Across the entries that follow, how many lines have the word "БАДы" in them? Give only the number.

START RECORDS FOR PROCESSING

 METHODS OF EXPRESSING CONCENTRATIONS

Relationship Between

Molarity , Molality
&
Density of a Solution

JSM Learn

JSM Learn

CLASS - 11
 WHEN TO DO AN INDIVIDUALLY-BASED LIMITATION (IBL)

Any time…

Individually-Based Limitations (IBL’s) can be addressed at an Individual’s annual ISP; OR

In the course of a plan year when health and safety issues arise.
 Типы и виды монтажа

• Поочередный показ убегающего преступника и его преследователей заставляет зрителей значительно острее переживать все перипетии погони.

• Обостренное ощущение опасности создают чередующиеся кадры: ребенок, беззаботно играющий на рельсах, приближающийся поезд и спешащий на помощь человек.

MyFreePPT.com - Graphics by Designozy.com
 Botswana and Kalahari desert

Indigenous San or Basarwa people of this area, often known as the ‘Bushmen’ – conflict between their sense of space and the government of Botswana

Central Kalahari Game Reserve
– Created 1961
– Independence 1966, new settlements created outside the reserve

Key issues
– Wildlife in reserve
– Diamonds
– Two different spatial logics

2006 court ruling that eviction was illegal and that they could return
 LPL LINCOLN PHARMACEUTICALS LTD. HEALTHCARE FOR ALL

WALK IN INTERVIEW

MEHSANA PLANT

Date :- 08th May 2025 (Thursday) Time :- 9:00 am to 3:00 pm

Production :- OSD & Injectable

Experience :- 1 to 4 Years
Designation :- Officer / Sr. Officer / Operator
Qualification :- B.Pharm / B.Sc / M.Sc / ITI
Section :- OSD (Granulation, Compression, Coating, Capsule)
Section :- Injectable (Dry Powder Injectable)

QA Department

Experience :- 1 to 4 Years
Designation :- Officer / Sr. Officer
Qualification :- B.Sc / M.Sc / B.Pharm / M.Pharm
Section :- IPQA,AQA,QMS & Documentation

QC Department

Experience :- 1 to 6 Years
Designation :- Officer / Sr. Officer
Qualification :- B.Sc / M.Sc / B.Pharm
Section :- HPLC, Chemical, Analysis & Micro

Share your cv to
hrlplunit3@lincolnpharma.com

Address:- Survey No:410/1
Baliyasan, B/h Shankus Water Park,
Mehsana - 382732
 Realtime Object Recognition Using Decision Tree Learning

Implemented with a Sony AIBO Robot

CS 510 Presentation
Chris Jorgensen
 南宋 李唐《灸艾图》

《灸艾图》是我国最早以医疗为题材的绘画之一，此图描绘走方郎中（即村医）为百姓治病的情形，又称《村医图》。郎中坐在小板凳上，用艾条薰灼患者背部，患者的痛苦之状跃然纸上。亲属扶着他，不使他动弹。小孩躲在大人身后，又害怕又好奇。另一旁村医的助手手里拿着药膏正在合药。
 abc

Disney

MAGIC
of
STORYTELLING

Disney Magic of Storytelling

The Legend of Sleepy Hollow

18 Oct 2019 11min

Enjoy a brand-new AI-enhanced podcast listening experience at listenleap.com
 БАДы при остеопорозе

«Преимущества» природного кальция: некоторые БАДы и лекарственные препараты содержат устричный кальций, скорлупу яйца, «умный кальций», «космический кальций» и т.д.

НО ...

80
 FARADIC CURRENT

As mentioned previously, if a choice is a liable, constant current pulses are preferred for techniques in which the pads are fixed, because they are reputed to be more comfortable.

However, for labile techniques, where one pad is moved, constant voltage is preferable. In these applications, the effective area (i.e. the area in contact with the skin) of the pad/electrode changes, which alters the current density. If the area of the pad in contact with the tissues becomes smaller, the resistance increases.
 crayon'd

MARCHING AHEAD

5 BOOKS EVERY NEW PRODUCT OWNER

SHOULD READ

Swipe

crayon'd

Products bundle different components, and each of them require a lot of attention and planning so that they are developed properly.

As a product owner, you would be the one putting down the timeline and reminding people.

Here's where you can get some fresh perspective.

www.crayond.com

END RECORDS FOR PROCESSING

▸ SOLUTION TO THE EXERCISE:
2